Builders vs. helper functions

close_open_fds(), set_fds_cloexec(), iter_open_fds(), etc. provide simple ways to close, set the close-on-exec flag on, or iterate over all open file descriptors.

However, for more advanced use cases, there are also “builders” (CloseFdsBuilder, FdIterBuilder) which can be used to further customize aspects of the actions that will be taken. The documentation of each helper function describes how the same task could be performed using one of the builders.

Async-signal-safety

Background

An async-signal-safe function is one that is safe to call from a signal handler (many functions in the system libc are not!). In a multi-threaded program, when running in the child after a fork() (such as in a closure registered with std::os::unix::process::CommandExt::pre_exec(), it is only safe to call async-signal-safe functions. See signal-safety(7) and fork(2) for more information.

Async-signal-safety in this crate

TL;DR: The functions in this crate are async-signal-safe on Linux, macOS/iOS, the BSDs, and Solaris/Illumos. They should also be async-signal-safe on other *nix-like OSes.

Since the functions in this crate are most useful in the child process after a fork(), this crate tries to make all of them async-signal-safe.
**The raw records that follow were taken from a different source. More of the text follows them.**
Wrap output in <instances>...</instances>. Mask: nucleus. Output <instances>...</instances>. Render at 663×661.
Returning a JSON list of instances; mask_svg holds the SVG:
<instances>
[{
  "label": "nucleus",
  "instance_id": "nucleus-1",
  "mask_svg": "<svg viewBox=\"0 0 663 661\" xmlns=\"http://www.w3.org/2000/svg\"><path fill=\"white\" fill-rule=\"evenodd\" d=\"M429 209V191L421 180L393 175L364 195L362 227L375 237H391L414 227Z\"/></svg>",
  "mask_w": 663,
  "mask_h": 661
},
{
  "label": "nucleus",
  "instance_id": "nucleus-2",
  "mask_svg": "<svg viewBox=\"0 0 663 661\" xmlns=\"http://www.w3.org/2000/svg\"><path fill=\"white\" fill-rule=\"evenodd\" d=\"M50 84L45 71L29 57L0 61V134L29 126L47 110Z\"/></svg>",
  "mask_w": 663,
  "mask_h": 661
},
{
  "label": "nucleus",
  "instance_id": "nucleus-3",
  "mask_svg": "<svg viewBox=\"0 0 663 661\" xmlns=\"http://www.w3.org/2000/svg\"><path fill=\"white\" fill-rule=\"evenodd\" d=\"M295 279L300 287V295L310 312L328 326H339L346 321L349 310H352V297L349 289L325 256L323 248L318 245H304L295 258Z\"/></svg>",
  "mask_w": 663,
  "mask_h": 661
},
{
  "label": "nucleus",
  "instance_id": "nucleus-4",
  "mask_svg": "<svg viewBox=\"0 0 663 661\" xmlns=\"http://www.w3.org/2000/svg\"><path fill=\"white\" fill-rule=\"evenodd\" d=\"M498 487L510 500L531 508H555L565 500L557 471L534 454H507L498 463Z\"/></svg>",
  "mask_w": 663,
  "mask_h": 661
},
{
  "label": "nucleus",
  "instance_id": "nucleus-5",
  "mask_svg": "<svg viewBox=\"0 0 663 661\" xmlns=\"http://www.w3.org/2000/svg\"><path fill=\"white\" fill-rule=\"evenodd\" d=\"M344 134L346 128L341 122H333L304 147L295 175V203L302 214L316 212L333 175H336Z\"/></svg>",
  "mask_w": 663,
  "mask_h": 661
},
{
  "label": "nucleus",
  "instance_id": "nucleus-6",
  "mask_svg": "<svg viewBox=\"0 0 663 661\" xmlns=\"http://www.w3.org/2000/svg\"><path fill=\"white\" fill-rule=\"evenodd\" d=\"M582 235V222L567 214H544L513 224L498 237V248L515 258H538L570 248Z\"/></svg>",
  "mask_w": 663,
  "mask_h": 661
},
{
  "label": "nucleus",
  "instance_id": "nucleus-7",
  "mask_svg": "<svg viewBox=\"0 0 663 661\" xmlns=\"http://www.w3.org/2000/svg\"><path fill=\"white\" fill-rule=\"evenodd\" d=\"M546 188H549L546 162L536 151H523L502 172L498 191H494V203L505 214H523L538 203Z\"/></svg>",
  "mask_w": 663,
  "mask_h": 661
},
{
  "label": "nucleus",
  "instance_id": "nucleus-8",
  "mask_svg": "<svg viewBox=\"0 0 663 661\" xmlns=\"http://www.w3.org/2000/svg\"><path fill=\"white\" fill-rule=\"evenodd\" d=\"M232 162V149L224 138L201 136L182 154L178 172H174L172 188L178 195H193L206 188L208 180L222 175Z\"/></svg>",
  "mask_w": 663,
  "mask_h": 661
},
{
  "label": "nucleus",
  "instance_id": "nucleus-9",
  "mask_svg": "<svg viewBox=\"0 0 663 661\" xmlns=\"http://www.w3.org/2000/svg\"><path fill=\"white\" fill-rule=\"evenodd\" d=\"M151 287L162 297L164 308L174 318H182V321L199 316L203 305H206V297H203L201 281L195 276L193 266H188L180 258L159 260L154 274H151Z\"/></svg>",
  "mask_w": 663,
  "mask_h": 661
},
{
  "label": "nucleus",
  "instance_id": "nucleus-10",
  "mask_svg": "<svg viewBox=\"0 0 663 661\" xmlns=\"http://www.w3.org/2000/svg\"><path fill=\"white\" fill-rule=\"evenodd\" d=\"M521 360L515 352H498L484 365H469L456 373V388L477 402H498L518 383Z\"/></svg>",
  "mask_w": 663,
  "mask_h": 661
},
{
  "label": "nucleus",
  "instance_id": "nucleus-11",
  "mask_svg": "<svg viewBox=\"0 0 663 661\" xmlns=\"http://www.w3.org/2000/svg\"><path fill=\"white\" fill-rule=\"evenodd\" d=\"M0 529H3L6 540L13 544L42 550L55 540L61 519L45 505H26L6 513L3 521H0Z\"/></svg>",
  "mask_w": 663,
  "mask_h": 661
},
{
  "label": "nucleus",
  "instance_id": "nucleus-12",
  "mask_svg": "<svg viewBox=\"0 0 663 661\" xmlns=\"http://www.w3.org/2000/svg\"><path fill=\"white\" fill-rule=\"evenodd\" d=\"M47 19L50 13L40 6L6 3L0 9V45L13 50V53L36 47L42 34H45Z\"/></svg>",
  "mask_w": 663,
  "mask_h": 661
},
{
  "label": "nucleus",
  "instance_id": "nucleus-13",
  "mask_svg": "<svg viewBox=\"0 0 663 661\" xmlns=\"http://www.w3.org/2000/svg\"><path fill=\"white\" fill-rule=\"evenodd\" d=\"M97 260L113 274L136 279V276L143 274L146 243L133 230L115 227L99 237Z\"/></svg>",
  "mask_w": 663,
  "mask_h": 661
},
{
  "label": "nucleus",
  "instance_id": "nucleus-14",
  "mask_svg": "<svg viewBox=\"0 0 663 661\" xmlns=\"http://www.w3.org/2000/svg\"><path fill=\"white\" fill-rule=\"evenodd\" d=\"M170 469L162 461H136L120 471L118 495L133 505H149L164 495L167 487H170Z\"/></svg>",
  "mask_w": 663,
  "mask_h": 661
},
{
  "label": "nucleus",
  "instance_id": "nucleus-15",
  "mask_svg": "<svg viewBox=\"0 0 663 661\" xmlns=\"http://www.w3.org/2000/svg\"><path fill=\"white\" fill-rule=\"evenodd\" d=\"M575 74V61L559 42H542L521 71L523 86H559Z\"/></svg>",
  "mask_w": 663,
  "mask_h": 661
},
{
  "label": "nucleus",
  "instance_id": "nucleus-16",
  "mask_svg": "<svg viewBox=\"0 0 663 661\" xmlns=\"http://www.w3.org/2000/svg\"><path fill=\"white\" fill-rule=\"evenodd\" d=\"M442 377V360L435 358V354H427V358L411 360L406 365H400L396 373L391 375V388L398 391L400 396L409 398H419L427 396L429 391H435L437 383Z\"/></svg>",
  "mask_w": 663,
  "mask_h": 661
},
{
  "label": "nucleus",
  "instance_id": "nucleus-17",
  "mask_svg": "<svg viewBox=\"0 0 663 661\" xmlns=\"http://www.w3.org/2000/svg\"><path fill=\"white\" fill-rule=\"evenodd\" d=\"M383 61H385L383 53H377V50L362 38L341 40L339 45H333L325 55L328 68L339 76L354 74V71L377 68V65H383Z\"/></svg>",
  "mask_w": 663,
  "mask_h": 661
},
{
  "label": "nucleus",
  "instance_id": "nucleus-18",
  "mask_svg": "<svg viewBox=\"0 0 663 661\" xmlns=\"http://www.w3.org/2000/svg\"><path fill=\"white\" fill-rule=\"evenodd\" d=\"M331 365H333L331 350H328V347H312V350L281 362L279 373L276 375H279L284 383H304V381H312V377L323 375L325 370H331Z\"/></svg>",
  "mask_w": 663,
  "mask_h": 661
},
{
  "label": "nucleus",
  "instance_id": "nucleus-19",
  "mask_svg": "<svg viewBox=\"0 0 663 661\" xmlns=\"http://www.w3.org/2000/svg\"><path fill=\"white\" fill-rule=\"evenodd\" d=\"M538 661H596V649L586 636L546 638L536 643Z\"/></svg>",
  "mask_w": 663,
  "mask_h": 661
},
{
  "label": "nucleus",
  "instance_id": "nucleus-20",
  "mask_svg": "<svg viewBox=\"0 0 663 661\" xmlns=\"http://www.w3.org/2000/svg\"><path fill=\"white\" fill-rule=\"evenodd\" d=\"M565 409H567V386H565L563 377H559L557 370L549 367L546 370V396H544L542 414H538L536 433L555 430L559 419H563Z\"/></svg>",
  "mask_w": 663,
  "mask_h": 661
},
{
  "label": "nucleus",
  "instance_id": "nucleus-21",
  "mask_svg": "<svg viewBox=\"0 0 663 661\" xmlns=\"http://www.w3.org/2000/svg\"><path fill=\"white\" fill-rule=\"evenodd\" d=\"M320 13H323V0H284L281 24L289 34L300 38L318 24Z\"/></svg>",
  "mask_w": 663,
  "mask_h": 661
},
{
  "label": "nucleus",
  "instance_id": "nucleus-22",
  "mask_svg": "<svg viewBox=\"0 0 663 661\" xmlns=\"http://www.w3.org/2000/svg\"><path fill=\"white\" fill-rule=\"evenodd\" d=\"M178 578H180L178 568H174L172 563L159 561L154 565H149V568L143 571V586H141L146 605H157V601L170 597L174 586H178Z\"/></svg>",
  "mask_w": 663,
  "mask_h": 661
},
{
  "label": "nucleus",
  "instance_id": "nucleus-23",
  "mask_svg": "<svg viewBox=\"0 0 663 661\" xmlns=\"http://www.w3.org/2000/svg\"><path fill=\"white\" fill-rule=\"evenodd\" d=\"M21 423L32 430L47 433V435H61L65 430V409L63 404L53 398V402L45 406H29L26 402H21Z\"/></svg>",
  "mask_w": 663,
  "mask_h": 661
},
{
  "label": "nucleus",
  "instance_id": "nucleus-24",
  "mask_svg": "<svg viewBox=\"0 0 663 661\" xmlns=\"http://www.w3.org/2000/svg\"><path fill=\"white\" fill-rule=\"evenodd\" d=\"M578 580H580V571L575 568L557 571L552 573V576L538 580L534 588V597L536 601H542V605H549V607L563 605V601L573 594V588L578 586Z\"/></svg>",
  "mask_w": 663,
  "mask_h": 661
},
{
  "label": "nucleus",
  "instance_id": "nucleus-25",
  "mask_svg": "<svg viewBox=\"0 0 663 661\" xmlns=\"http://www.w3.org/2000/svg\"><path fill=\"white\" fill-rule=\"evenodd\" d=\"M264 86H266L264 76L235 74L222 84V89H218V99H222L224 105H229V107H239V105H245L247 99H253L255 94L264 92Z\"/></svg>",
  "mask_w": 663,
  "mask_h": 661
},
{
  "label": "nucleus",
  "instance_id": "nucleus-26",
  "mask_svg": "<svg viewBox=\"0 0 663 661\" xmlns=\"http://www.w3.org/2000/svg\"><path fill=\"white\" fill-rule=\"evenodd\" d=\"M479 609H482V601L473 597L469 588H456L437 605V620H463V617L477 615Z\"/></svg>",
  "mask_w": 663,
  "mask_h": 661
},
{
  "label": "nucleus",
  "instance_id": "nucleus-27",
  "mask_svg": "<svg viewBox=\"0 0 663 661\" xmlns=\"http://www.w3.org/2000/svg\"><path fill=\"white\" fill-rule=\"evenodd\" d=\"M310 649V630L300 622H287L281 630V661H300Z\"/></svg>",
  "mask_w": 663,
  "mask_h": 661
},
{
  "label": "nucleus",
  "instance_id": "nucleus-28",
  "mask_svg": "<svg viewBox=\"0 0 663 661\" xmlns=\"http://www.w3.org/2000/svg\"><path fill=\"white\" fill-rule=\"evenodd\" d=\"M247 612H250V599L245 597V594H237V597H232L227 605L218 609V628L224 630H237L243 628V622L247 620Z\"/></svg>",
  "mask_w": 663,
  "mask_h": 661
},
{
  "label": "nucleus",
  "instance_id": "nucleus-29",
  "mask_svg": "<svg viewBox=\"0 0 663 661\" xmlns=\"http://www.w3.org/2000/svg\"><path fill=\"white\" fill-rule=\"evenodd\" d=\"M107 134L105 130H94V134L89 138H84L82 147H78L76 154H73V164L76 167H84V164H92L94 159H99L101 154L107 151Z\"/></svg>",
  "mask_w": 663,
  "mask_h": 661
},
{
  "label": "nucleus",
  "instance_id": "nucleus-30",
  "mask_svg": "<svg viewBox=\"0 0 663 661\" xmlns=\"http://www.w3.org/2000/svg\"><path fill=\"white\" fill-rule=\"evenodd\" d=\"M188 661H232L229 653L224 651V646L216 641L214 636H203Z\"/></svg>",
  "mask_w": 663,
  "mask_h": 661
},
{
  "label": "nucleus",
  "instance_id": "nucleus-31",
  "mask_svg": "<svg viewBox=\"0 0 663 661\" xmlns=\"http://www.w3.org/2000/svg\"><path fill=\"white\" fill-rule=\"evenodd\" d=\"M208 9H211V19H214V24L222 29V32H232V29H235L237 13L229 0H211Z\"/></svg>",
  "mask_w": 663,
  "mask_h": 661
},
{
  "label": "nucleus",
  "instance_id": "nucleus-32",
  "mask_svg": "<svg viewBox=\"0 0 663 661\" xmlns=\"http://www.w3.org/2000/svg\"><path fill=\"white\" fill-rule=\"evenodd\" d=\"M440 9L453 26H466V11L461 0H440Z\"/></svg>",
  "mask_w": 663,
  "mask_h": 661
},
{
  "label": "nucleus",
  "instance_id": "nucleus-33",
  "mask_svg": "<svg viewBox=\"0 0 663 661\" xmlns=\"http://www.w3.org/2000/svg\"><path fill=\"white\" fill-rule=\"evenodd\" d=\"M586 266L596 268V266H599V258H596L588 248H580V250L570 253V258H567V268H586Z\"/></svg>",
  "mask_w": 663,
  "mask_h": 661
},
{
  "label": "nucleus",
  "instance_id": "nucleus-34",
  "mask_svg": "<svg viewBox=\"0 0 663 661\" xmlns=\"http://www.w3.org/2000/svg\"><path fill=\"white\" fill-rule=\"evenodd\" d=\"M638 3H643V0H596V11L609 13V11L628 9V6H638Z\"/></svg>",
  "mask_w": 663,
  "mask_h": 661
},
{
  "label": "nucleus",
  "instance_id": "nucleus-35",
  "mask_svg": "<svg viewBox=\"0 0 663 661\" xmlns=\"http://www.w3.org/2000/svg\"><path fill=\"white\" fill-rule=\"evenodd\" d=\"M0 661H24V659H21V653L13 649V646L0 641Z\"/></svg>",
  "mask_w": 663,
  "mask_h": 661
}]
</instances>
However, many of the optimizations that this crate performs in order to be efficient would not be possible by simply calling functions that POSIX requires to be async-signal-safe.

As a result, this crate assumes that the following functions are async-signal-safe (in addition to the ones required by POSIX):

closefrom() on the BSDs
The close_range() syscall on Linux and FreeBSD
sysctl() on FreeBSD
getdtablecount() on OpenBSD
getdirentries()/getdents() (whichever is available) on Linux, NetBSD, FreeBSD, macOS/iOS, and Solaris/Illumos
sysconf(_SC_OPEN_MAX) on all OSes

All of these except for sysconf() are implemented as system calls (or thin wrappers around other system calls) on whichever OS(es) they are present on. As a result, they should be async-signal-safe, even though they are not explicitly documented as such.

sysconf() is not guaranteed to be async-signal-safe. However, on Linux, macOS/iOS, the BSDs, and Solaris/Illumos, sysconf(_SC_OPEN_MAX) is implemented in terms of getrlimit(RLIMIT_NOFILE). On those platforms, getrlimit() is a system call, so sysconf(_SC_OPEN_MAX) (and thus, the functions in this crate) should be async-signal-safe.

Structs

CloseFdsBuilder	A “builder” for either closing all open file descriptors or setting them as close-on-exec.
FdIter	An iterator over the current process’s file descriptors.
FdIterBuilder	A “builder” to construct an `FdIter` with custom parameters.

Functions

close_open_fds ^⚠	Close all open file descriptors starting at `minfd`, except for the file descriptors in `keep_fds`.
iter_open_fds	Iterate over all open file descriptors for the current process, starting at `minfd`. The file descriptors are guaranteed to be returned in ascending order.
iter_open_fds_threadsafe	Equivalent to `iter_open_fds()`, but behaves more reliably in multithreaded programs (at the cost of decreased performance on some platforms).
iter_possible_fds	Identical to `iter_open_fds()`, but may – for efficiency – yield invalid file descriptors.
iter_possible_fds_threadsafe	Identical to `iter_open_fds_threadsafe()`, but may – for efficiency – yield invalid file descriptors.
set_fds_cloexec	Identical to `close_open_fds()`, but sets the `FD_CLOEXEC` flag on the file descriptors instead of closing them.
set_fds_cloexec_threadsafe	Equivalent to `set_fds_cloexec()`, but behaves more reliably in multithreaded programs (at the cost of decreased performance on some platforms).